Monday, Jan. 12, 1987
South Africa
By William R. Doerner
No institution in South Africa's black townships has been more severely disrupted in recent years than the school system. Many blacks began keeping their children out of the segregated, state-run classrooms when the current troubles began in September 1984. The state of emergency declared last June only fueled the boycott. Of the 1.7 million school-age black children in urban areas, some 250,000 dropped out last year alone. Classes that continued to meet were often chaotic, and some black militants began offering alternative instruction, called "people's education," which provided little more than revolutionary rhetoric.
Last week State President P.W. Botha took strong action to shore up the country's quickly deteriorating network of black schools. He announced a new set of regulations designed to restore order to the schoolhouse -- and to crush rampant dissent within it. The emergency decree empowers the director general of the Department of Education and Training to set rules governing almost everything touching school life, including whether students can wear T shirts emblazoned with political slogans.

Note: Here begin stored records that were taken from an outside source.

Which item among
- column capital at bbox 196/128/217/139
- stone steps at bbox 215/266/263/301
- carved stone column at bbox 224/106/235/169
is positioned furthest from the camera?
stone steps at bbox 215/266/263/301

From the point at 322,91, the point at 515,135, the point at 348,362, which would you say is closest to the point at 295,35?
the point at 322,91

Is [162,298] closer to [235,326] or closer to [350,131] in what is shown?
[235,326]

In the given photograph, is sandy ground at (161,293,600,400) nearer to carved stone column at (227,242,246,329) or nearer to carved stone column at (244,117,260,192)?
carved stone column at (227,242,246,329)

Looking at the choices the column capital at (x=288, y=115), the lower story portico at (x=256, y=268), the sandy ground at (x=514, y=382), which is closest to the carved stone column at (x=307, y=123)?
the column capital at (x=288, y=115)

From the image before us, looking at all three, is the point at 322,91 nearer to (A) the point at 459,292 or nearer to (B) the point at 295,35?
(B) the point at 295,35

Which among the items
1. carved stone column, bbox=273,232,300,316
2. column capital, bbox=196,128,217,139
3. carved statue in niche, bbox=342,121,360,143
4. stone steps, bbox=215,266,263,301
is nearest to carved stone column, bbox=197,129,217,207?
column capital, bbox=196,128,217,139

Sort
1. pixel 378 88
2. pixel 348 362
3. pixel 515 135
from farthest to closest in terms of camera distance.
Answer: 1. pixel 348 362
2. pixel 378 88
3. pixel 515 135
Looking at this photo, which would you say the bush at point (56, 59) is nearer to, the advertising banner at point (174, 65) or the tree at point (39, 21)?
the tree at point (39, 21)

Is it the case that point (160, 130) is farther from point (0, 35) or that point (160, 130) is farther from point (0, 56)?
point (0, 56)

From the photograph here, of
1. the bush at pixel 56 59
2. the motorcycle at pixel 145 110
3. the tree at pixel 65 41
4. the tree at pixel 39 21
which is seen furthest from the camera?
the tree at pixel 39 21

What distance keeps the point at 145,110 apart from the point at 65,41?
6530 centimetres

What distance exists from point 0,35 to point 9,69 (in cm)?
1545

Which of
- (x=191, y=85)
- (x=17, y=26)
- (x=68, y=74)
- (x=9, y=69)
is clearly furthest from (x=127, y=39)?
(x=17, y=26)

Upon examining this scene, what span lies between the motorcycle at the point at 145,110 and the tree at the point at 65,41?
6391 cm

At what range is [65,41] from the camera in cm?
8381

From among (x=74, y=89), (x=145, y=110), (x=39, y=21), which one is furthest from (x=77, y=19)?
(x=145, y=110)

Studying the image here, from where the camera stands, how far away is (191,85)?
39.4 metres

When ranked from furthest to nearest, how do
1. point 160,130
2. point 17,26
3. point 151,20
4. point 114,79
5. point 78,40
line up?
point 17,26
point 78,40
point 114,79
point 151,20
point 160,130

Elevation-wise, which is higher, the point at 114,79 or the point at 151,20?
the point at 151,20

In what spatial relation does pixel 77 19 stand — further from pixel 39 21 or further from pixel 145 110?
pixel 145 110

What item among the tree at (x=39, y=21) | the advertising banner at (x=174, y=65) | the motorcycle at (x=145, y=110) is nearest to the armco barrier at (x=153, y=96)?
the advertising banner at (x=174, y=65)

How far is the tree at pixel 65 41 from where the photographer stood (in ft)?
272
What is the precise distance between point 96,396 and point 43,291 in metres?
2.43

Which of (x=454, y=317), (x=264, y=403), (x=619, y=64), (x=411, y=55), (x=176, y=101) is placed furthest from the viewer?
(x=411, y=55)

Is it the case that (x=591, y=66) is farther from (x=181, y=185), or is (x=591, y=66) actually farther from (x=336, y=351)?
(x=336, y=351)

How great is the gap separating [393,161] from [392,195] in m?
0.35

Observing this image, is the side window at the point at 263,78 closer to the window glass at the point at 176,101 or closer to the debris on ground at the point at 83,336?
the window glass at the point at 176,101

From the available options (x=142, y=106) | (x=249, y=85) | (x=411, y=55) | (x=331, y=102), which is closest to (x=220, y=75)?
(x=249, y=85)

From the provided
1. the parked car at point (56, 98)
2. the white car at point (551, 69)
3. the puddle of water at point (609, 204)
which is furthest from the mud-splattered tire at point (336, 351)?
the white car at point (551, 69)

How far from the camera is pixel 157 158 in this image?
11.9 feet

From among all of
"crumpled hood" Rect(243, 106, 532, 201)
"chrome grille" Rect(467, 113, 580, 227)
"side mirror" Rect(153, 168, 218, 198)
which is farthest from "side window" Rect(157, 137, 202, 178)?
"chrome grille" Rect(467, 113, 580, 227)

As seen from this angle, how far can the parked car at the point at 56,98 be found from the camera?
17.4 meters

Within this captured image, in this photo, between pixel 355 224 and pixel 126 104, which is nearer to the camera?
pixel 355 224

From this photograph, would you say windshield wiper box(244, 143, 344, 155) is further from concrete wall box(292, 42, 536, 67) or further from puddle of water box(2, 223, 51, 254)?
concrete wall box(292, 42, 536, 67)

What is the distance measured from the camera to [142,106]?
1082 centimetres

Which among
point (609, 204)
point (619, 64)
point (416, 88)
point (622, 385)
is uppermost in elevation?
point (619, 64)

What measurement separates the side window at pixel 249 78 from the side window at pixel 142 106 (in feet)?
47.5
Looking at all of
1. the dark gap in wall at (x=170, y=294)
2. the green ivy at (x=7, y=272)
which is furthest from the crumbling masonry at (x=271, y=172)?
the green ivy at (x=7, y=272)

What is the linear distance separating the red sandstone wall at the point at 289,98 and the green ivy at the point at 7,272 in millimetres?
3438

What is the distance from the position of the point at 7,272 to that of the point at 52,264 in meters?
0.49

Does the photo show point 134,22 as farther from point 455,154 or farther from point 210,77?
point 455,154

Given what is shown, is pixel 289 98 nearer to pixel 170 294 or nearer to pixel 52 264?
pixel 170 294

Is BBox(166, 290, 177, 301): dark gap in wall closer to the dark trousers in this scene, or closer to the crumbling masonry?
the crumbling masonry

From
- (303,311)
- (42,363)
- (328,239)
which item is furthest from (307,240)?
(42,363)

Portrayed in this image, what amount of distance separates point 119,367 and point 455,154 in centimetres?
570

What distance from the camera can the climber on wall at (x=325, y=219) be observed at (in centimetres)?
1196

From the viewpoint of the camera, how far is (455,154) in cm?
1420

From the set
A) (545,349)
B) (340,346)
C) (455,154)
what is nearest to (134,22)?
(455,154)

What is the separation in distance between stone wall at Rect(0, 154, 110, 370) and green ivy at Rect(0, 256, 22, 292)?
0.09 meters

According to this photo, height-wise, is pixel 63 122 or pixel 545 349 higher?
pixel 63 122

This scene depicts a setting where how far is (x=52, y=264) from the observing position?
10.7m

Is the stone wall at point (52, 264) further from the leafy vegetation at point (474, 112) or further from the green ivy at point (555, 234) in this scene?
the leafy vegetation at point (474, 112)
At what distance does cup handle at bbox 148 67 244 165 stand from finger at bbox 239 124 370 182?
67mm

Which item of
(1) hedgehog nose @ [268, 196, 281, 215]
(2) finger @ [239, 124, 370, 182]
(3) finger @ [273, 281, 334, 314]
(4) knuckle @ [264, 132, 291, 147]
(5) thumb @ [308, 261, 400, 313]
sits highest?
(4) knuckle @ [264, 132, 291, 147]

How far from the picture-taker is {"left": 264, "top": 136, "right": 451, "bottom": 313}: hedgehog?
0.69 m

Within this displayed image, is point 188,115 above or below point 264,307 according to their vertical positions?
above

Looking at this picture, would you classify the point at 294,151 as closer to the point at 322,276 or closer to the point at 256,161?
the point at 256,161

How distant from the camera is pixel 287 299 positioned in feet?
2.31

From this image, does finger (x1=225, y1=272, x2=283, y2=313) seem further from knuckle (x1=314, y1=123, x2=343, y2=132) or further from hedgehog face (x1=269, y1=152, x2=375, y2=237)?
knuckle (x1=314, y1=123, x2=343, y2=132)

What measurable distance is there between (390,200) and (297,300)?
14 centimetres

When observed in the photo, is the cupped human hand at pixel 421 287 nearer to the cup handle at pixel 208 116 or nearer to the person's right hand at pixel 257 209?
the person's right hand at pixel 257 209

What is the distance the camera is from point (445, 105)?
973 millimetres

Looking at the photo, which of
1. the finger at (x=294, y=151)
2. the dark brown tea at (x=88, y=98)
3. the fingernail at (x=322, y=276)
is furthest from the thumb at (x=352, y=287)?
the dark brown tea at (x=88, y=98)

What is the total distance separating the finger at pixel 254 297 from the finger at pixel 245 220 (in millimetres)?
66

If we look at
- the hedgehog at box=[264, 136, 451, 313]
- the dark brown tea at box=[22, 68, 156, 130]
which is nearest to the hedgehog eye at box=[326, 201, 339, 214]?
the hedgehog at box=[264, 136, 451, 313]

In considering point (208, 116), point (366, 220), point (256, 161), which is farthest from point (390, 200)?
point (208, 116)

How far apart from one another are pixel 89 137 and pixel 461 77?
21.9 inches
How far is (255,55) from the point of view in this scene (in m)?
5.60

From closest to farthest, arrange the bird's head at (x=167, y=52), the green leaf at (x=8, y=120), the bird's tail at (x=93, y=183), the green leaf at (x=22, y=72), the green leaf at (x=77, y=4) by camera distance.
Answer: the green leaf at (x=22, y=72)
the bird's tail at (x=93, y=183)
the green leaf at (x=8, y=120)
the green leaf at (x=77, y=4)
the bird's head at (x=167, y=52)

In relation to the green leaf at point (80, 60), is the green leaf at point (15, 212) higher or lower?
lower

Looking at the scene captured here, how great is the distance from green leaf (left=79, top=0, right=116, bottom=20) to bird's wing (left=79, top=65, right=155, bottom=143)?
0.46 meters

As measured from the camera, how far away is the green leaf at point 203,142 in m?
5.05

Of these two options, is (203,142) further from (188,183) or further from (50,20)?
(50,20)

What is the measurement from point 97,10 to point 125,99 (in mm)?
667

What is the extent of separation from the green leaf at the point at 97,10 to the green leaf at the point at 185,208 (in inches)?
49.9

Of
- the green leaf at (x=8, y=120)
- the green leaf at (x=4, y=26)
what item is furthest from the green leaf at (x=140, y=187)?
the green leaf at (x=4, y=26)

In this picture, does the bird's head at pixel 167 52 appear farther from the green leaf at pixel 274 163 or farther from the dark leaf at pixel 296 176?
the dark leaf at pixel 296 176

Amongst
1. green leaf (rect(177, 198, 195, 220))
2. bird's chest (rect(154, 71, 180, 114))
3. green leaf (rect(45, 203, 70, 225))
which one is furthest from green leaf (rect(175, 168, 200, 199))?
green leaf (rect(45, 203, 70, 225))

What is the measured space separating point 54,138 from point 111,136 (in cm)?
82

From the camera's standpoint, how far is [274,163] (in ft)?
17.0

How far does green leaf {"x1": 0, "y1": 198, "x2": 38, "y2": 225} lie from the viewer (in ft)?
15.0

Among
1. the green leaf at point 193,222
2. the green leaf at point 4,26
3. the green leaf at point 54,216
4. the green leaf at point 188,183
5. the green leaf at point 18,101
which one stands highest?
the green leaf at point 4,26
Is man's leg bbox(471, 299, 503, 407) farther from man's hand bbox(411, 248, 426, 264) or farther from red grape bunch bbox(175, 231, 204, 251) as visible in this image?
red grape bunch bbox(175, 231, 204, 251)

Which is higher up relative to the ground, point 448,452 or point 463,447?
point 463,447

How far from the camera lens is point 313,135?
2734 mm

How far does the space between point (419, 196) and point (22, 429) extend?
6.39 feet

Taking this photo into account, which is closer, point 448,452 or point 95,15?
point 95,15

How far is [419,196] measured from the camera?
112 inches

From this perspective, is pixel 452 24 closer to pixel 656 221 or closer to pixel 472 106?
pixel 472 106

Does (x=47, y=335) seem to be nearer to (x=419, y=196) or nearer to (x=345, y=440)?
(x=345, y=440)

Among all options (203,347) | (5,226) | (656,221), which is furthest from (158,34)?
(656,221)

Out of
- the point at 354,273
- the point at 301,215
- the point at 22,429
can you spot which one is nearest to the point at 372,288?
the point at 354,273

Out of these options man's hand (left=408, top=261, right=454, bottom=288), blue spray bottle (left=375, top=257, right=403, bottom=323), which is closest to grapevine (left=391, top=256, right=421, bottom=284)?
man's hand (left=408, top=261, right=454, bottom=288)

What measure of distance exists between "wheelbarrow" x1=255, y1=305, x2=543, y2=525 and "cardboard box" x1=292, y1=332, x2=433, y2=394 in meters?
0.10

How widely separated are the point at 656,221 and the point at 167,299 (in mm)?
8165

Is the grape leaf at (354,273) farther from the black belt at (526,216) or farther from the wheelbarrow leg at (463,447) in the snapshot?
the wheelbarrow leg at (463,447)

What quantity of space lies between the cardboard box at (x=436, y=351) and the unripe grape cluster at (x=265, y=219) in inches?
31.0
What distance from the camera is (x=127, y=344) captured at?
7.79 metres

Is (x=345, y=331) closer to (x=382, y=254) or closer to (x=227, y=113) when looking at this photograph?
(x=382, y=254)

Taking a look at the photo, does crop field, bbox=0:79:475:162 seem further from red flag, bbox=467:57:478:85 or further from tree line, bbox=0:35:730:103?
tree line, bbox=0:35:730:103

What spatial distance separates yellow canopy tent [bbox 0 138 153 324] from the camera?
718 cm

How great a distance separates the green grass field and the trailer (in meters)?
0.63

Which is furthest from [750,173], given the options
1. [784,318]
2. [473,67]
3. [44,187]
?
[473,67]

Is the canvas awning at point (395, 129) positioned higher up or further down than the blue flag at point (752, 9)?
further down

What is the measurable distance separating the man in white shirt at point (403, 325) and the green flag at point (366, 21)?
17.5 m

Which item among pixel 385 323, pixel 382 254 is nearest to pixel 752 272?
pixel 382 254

Under the guidelines, Pretoria will be able to regulate the movements of students to prevent fraternization with militants, and to close the schools to nonstudent groups. With new authority to disallow politically objectionable classroom materials, the department is certain to shut down, by police action if necessary, "people's education" classes, which had apparently helped provoke Botha's decree.
The success of the plan may depend on another factor: whether the government will reopen at least 50 black schools (out of a total of more than 7,000) that it has closed as a result of the black boycott or racial turmoil. In recent weeks a black-led movement has grown up favoring an end to the long "stayaway." Reason: many parents fear the boycott is permanently ^ crippling any hope for their children to receive a decent education. Among the groups urging a return to classroom normality: the United Democratic Front, the country's largest antiapartheid organization. A U.D.F. spokesman declared last week that ending the boycott would "help the struggle for a democratic education system in the long term."
Some black educators, like Thomas Khambule, a former Soweto high school principal, believe the new education decree will only lead to more confrontation, boycott or no. "The Department of Education has declared a state of war," he said. "Our children are being sentenced to eternal ignorance." The department was noncommittal on the prospects of reopening the schools this week for the new term. That, said a spokesman, "depends on the reaction of parents and the community."
Only days after the new school regulations were announced, Botha declared that he will set a date later this year for a general election for the country's 2.3 million white voters. Political analysts saw the move as an attempt by Botha to win a new mandate for the ruling National Party in the face of the mounting black revolt and international isolation. In the eyes of Botha's right-wing constituents especially, get-tough measures like the school regulations are precisely what is needed to bring South Africa's racial unrest under control.